Cherielynne Phillips says
All of those things in the jar can be taken away in just a moment of time……..loss of a job or death or extended illness. The one thing that cannot be taken away is the love Christ has for us. We just simply need to trust that he will fill our jar with spiritual things and not materialistic things.
Norma H says
Such a great reminder that we need to get everything else out of the way to make room for Jesus 🙂
Patti Pierce says
My name is Patti and I am the wife of a full time Army Reservist. We have 4 children who we homeschool. God is working amazing works in our lives right now. We are investigating a possible job change. It is taking a huge dose of faith. So this study is coming at the perfect time.
Tammy Haymon says
Wow, I really needed the reminder today about only God being able to fill our hearts. It is so easy to get caught up in chasing all that other stuff Renee talked about. This is why having a quiet time where I focus on God and His word is so important. I’ve always thought doing what I love as a career and following my heart would fulfill me and often get bitter because things didn’t work out like I thought they should. But I am reminded again today that nothing will ever fill me up and fulfill me like God.
Rosemary says
What an awesome video! As the other women in this Bible study, I could see myself in filling my jar with other things to satisfy me when I truly just needs God’s unfailing love! It reminded me of what an evangelist had said when he was at my church. He stated, “Your husband, friends and family will disappoint you. There is only one person that can give you pure joy and that is our Heavenly Father!” How true that is! I use to look to my husband as my “knight and shining armor” and that he could fill my heart with happiness. He does to a certain extent but I have learned that my true joy comes from God and Him alone!
Kathy says
Hi Renee!
I watched your video and it was so powerful. Your demonstration allowed me to see how I’ve been looking to all the wrong people and things to fill this void that I have. I’m not finished reading ch. 3 because I have to keep putting it down to digest the words. The words that i’ve been looking for to verbalize what i’ve been feeling. As I read every other sentence I say to out loud “YEEESSSSSSSSSSS…UUUHHHHHH”!!!! It’s hitting a place deep down in my belly!!! I understand now!! Thank you Jesus!!!!
Thank You Renee for being available and willing to be used by God to pen the words that give us the understanding that so much of us have been looking for!!!

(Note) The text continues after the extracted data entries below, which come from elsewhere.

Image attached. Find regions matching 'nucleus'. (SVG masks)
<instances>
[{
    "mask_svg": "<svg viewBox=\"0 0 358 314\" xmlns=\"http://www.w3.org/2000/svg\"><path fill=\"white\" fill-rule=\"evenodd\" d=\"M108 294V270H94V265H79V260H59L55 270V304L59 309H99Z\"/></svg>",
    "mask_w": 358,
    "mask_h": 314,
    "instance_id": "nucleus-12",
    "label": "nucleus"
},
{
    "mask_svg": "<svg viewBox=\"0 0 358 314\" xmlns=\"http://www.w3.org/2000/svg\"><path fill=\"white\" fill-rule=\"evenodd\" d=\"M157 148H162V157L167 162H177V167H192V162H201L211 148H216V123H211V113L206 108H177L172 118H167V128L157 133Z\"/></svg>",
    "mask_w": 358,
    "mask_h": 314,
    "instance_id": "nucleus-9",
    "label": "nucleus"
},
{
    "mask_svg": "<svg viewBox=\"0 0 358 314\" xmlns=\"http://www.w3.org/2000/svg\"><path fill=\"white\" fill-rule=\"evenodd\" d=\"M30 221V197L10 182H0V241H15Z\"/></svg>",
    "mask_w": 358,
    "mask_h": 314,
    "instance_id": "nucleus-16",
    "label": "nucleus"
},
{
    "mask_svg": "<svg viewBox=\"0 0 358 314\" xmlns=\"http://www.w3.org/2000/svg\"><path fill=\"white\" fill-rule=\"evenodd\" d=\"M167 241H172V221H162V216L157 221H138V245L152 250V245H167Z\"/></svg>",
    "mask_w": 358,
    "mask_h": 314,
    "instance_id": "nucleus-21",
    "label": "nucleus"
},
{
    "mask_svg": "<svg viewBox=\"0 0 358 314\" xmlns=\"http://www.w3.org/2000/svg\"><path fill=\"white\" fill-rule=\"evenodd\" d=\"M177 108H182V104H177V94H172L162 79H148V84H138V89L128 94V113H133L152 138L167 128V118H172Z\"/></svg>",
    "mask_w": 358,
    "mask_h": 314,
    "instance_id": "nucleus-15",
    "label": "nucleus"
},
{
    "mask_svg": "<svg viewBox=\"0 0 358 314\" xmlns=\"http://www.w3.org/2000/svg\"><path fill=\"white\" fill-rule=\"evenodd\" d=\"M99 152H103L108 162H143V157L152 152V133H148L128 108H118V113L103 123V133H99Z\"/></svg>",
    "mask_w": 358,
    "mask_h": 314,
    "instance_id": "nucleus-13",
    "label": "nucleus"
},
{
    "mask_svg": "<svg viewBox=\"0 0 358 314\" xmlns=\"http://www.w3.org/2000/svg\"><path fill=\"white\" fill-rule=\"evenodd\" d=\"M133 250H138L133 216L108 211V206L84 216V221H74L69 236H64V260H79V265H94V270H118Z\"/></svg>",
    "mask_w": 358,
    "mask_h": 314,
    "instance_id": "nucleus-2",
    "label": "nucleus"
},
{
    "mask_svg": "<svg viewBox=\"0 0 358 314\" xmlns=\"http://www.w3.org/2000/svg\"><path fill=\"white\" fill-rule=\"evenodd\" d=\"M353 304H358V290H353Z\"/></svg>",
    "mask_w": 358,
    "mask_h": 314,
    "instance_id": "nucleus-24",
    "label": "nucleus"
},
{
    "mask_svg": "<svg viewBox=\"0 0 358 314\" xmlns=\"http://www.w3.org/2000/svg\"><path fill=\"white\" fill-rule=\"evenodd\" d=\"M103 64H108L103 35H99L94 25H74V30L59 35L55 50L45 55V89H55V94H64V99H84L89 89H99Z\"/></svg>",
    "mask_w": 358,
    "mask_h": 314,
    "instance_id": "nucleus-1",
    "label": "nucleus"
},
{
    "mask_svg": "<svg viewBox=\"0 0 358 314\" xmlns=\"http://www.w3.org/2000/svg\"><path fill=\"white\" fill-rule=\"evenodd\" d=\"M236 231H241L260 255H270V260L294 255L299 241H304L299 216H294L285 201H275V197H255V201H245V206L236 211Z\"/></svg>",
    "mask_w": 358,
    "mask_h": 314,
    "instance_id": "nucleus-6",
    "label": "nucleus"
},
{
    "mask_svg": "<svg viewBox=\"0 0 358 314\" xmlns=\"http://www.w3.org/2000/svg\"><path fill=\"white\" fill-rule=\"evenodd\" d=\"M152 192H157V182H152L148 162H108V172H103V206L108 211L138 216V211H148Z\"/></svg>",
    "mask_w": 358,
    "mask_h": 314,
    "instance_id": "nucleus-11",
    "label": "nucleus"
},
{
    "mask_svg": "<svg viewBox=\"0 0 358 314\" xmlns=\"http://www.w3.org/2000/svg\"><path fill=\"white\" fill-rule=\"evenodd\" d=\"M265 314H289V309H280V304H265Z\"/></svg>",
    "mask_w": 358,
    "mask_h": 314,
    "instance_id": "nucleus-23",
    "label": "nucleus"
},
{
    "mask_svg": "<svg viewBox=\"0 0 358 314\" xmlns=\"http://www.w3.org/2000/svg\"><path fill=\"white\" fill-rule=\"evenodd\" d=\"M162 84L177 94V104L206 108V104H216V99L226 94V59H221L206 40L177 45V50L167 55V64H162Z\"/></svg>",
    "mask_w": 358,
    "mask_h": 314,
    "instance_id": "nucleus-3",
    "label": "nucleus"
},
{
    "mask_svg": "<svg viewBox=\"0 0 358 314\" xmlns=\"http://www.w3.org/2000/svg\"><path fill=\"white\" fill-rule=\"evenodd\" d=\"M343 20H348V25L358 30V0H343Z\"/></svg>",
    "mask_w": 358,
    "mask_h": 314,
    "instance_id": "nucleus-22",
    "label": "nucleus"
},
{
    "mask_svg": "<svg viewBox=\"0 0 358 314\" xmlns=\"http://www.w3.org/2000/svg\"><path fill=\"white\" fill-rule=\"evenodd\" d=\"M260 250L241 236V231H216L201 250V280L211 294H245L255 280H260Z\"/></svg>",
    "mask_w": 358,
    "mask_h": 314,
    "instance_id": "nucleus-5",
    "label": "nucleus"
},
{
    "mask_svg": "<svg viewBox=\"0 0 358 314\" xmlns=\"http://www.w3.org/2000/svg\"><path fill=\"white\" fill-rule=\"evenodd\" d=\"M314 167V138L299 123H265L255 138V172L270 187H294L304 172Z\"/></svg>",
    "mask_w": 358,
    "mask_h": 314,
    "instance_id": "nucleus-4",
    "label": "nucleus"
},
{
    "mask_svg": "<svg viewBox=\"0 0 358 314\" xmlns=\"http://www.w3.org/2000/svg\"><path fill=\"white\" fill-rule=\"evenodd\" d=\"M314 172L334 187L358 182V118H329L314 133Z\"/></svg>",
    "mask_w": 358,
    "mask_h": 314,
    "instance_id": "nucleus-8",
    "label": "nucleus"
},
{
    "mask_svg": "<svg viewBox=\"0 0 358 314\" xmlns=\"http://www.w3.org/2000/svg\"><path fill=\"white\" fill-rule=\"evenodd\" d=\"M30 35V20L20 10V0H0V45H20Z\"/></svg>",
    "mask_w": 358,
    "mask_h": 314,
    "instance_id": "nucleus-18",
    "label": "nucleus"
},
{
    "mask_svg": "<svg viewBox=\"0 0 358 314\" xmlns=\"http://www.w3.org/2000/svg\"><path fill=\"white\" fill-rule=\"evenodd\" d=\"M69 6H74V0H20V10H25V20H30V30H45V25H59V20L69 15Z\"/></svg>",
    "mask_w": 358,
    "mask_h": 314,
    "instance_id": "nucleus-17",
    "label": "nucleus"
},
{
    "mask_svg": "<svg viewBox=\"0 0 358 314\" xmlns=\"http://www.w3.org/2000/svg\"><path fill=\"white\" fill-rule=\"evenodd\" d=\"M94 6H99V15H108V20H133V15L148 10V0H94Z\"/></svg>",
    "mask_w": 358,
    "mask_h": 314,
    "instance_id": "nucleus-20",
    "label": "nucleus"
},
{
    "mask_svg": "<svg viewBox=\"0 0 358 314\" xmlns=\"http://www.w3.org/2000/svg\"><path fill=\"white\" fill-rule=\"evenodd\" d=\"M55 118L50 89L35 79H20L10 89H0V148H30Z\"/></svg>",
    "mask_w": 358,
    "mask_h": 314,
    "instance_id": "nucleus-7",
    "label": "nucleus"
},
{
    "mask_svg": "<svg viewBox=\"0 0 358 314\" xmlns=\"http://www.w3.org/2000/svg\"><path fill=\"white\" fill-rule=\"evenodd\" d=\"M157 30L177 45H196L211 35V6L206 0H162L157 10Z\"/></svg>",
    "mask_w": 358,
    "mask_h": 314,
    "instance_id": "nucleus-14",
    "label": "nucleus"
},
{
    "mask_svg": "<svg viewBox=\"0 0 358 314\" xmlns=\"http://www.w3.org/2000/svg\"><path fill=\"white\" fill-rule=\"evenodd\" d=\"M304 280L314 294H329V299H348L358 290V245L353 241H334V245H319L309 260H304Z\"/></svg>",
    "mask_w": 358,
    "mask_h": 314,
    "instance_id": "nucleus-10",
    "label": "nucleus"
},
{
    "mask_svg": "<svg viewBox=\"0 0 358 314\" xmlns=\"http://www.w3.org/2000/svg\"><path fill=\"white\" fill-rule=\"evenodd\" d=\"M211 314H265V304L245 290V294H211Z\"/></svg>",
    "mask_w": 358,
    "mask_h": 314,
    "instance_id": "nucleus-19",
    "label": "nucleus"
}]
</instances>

(PS – I LOVE, LOVE, LOVE the note sheet as well. I’m a notetaker!!)
Kassie says
You are really helping me to understand my thoughts and feelings. I really “got it” when you were talking about your son who was looking for something but didn’t know what. I feel that way. I know I need something more but I didn’t know what. I now understand. I’ve always looked to people for acceptance and here all along God has accepted me for who I am. I know that there are other things that im going to uncover that I didn’t know I was looking for but at least I now know who has what I need. Im so grateful for this study. You are making me a better person and more important you are helping me to build my relationship with God. God bless you Renee!!!!